[Text excerpt]
● ● ● ●
Your guide to the 2020 Australian recession
Treasurer Josh Frydenberg has confirmed Australia is in the midst of its first recession in nearly 30 years. Not since Treasurer Paul Keating announced Australia was in a recession in 1990, have we seen anything like the downturn the country is currently experiencing.
The 1990s recession began in the September quarter of 1990. It lasted until the September quarter of 1991, during which time GDP fell by 1.7 per cent, employment by 3.4 per cent and the unemployment rate rose to 10.8 per cent.
To give you an idea of how long ago that was, back in 1990 Bob Hawke was Prime Minister, Germany was reunified, Namibia separated from South Africa as did the Baltic States from the Soviet Union, the Hubble Space Telescope launched and in 1991 Nirvana brought grunge music into the mainstream with the release of Smells Like Teen Spirit.
The COVID-19 induced recession, comes on the back of bleak forecasts for the June quarter, with the latest GDP figures confirming Australia’s economy shrank by 0.3 per cent in the three months to March.
So, what is a recession?
A recession is defined as two consecutive quarters of contraction, otherwise known as negative growth. That is two quarters of declining Gross Domestic Product (GDP).
With the March quarter dipping by 0.3 per cent, and the April to June quarter expected to be “far more severe”, these two consecutive quarters equate to a recession.
“We’ve just notched up a 0.3 per cent decline in the economy in the March quarter – we’re looking at 8.5 per cent in the June quarter,” Mr Frydenberg said.
What is GDP?
Gross domestic product (GDP) is the total monetary or market value of all finished goods and services produced and sold in a country, within a specific time.
Put simply, it is the most commonly used measure of economic activity.
As an equation it looks like this: GDP = private consumption + gross private investment + government investment + government spending + (exports – imports).
By measuring overall domestic production, we then get a comprehensive scorecard of a country’s economic health.
How does Australia’s recession compare to other countries?
While we were expecting the figures to be bad due to the impact of the bushfires, coronavirus made things much worse.
Yet, compared to other countries, Australia’s recession doesn’t seem so bad. China has experienced negative growth of 9.8 per cent, France 5.3 per cent, Germany 2.2 per cent, the UK 2 per cent and the US 1.3 per cent.
But how bad is it?
During the 1990/91 recession, GDP fell by 1.7 per cent, employment by 3.4 per cent and the unemployment rate rose to 10.8 per cent.
Due to COVID-19, the current unemployment rate is 6.8 per cent. It is expected to rise to 10.5 per cent by Q3 2020. Meanwhile, underemployment — those with a job, but who want more working hours — surged by more than 600,000 to 1.8 million people or a record high 13.7 per cent, up nearly 5 per cent in just a month.
Furthermore, fewer jobs may lead to reduced or stagnant wages.
In other words, it’s pretty bad.
Does it affect consumer confidence?
Higher unemployment figures lead to less money being spent within the community. This means less spending on non-essential items such as dining out and holidays.
As the tourism and hospitality industries, along with retail, have already taken a massive COVID-19 hit, the last thing they need is a stunted recovery. Unfortunately, a slower than expected or hoped for recovery could be on the cards and may depend on existing or future Federal stimulus packages.
What else might happen?
Property prices could be affected if the unemployment rate goes beyond 20 per cent. Some analysts are predicting a 20 per cent fall in property value if this is the case. The good news is we are yet to see any substantial fall in property prices and with low interest rates and further stimulus packages expected to prop up the property industry, it is unlikely to fall this hard.
Household debt could increase as the pandemic drags on, which will affect the broader economy. The real debt test will come when banks and service providers such as utilities lift their consumer support packages.
Is there a light at the end of the tunnel?
“The fact that the Australian economy only contracted by 0.3 per cent shows the Australian economy’s remarkable resilience,” Frydenberg said.
So, at this stage, the answer is yes, there is a light.
The economy is beginning to re-open and consumer confidence is up (albeit slightly). However, it is during the next quarter that we will know the full impact.
This update is not financial advice. This article is general news and information.
● ● ● ●
[Problems to solve]
(1) In the recession guide, what is the unemployment rate expected to rise to by Q3 2020?
(2) Do these statements agree with the recession guide? Answer yes or no for each, and quote the words that decide it.
(a) The 1990s recession began in the September quarter of 1990.
(b) Germany experienced negative growth of 5.3 per cent.
(c) Property prices have already fallen substantially.
(3) Can you retype the recession guide from "Higher unemployment figures" to "fall this hard.", character for character?

[Collected data]
● ● ● ●
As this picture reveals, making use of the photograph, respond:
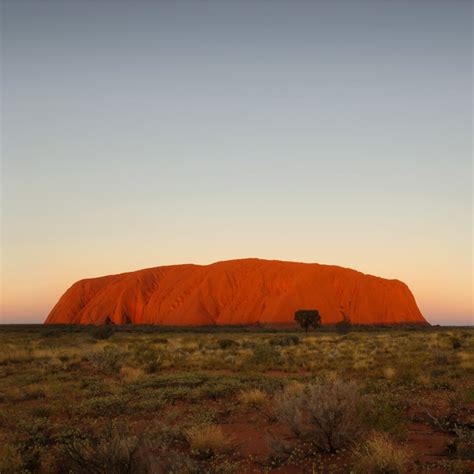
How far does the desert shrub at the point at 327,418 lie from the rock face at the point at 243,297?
63.3m

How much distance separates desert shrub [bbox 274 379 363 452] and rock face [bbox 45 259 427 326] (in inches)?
2492

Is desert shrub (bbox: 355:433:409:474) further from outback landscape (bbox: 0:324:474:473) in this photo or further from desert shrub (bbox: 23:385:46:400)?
desert shrub (bbox: 23:385:46:400)

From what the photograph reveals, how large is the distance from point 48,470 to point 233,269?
3054 inches

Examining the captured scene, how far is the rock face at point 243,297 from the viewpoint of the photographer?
241ft

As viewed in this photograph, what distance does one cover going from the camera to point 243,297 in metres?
77.4

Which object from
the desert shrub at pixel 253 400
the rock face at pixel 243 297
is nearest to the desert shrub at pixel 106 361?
the desert shrub at pixel 253 400

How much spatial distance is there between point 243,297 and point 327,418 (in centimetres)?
7104

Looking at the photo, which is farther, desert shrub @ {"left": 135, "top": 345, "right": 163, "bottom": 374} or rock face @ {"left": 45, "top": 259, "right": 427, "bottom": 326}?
rock face @ {"left": 45, "top": 259, "right": 427, "bottom": 326}

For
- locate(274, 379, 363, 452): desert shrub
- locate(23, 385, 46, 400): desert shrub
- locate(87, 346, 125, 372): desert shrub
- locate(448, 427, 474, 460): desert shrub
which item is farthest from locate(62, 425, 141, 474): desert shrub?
locate(87, 346, 125, 372): desert shrub

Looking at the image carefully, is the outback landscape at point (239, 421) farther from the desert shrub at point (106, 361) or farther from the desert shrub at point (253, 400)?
the desert shrub at point (106, 361)

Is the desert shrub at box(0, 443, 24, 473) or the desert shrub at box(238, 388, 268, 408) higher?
the desert shrub at box(0, 443, 24, 473)

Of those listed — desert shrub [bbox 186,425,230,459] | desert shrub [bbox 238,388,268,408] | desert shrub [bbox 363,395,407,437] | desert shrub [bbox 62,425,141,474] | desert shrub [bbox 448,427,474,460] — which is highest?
desert shrub [bbox 62,425,141,474]

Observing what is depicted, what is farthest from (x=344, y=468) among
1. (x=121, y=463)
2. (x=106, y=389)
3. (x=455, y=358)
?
(x=455, y=358)

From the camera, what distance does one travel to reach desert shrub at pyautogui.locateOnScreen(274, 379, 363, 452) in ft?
21.8
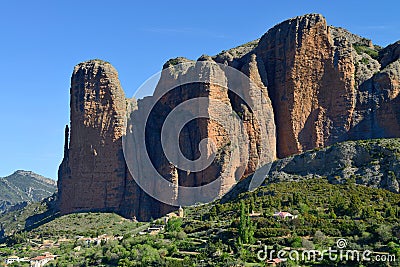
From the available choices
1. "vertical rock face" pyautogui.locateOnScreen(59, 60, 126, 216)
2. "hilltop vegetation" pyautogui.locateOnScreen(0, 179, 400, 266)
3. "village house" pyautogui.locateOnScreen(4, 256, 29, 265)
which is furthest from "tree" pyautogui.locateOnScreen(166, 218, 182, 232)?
"vertical rock face" pyautogui.locateOnScreen(59, 60, 126, 216)

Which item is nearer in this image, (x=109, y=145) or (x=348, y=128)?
(x=348, y=128)

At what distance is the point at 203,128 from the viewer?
7738cm

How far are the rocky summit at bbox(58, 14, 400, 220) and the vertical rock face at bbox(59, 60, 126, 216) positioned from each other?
0.13 metres

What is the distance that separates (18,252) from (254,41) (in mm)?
45296

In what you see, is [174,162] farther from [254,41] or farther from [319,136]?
[254,41]

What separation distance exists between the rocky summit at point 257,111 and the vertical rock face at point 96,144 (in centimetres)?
13

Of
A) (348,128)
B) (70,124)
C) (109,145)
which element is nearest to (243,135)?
(348,128)

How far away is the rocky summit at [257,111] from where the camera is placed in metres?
74.8

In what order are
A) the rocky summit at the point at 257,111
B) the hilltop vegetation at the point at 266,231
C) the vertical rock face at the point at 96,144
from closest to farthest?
1. the hilltop vegetation at the point at 266,231
2. the rocky summit at the point at 257,111
3. the vertical rock face at the point at 96,144

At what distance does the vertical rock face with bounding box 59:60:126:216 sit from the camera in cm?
8119

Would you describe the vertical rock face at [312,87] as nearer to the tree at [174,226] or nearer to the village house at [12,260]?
the tree at [174,226]

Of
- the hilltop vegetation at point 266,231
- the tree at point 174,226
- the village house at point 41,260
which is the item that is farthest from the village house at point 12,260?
the tree at point 174,226

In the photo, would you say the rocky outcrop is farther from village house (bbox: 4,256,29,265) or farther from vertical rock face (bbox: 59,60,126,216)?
village house (bbox: 4,256,29,265)

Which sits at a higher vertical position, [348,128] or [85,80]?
[85,80]
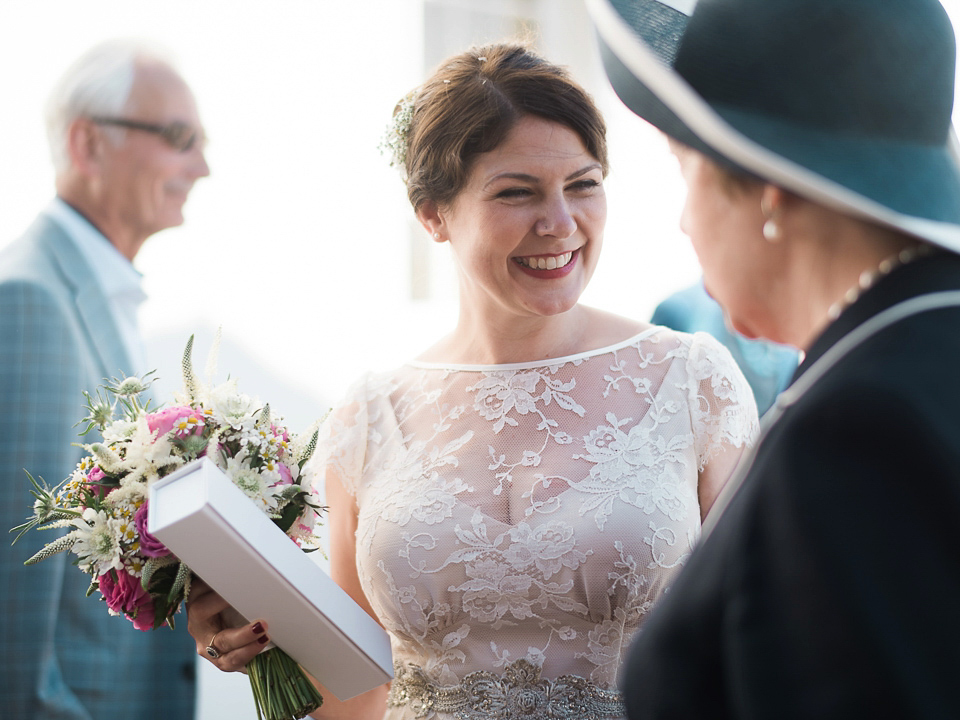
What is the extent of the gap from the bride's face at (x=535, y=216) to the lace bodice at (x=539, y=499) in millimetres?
231

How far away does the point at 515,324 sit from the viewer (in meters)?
2.30

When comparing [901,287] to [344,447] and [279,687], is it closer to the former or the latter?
[279,687]

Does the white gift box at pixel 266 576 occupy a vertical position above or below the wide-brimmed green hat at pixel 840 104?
below

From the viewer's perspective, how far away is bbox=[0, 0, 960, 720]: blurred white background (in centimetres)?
343

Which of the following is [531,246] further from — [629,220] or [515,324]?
[629,220]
● ● ● ●
[Per-task outputs]
(1) 10.5 per cent

(2)
(a) Yes: "The 1990s recession began in the September quarter of 1990."
(b) No: "France 5.3 per cent, Germany 2.2 per cent"
(c) No: "we are yet to see any substantial fall in property prices"

(3)
Higher unemployment figures lead to less money being spent within the community. This means less spending on non-essential items such as dining out and holidays.
As the tourism and hospitality industries, along with retail, have already taken a massive COVID-19 hit, the last thing they need is a stunted recovery. Unfortunately, a slower than expected or hoped for recovery could be on the cards and may depend on existing or future Federal stimulus packages.
What else might happen?
Property prices could be affected if the unemployment rate goes beyond 20 per cent. Some analysts are predicting a 20 per cent fall in property value if this is the case. The good news is we are yet to see any substantial fall in property prices and with low interest rates and further stimulus packages expected to prop up the property industry, it is unlikely to fall this hard.